Nous devons donner aux citoyens les moyens de s’assurer que leur argent ne sert pas à de telles pratiques. C’est aujourd’hui notre rôle, en tant que politiques, de réguler ces excès et de garantir la sécurité des placements de nos concitoyens.
Sur ces travées, nous sommes tous conscients que la réponse à apporter aux abus de la finance doit se situer au niveau européen. Nous appelons ainsi de nos vœux une réforme européenne ambitieuse remettant le citoyen au cœur du système financier.
Ce projet de loi, que nous examinons pour la troisième fois dans cet hémicycle, est une étape sur le chemin de la régulation par les instances politiques.
La France se doit d’être dans le mouvement et ne pas se limiter à le suivre ; elle doit impulser une dynamique ambitieuse à l’échelle européenne.
Nous arrivons aujourd’hui à la fin de la navette parlementaire. Même s’il n’y a pas de séparation des banques, la séparation des activités bancaires en filiales distinctes est de nature à limiter le risque qui pèse sur l’épargne des Français.
Plusieurs amendements votés au cours du débat parlementaire ont permis des avancées majeures.
Ainsi, l’obligation pour les banques de déclarer leurs activités au sein des paradis fiscaux est un pas en avant vers la transparence du milieu bancaire. Cette mesure donnera aux pouvoirs publics des moyens de contrôle renforcés.

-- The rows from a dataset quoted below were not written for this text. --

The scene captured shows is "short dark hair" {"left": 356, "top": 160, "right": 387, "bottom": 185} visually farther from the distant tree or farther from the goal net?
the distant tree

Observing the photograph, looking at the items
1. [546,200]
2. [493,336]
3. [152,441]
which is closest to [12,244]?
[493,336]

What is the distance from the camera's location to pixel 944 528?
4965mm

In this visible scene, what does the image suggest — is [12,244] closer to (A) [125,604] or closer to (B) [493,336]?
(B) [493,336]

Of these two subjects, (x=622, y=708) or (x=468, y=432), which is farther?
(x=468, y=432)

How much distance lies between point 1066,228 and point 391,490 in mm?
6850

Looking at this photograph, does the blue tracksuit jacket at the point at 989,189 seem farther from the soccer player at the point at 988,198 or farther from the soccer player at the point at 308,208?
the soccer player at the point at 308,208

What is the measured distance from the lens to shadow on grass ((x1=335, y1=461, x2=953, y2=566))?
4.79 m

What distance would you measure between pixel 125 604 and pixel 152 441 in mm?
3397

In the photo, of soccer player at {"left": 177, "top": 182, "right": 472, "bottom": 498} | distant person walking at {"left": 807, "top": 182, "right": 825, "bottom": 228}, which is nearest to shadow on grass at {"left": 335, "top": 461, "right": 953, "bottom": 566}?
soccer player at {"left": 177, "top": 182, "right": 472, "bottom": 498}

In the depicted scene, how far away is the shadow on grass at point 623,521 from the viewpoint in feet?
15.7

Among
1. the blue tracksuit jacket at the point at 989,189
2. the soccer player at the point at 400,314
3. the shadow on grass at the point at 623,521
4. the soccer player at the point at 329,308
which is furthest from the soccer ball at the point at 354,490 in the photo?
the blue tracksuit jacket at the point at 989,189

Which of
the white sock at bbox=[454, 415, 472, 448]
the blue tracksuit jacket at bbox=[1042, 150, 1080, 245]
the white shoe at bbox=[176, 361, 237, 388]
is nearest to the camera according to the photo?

De même, le volet consacré à la limitation de la spéculation sur les matières premières agricoles est un progrès important. Le renforcement du contrôle de l’AMF et l’obligation de rendre une étude d’impact sur le cours des matières premières permettront de limiter sérieusement les abus et de contribuer à la stabilité du prix des matières premières agricoles pour tous.
L’alimentation constitue un droit fondamental qui ne doit pas faire l’objet d’une spéculation à outrance, et ce projet de loi rétablit cet impératif moral.
Désormais, ce texte contient aussi un important volet relatif à la protection du consommateur, avec le plafonnement des commissions bancaires pour les plus fragiles, la précision des missions de l’Observatoire de l’inclusion bancaire et l’exercice renforcé du droit au compte : autant d’avancées importantes qui renforcent les droits du consommateur et empêchent certains abus exercés par les établissements bancaires.
Mes chers collègues, à la lumière de tous ces éléments, les écologistes voteront ce projet de loi.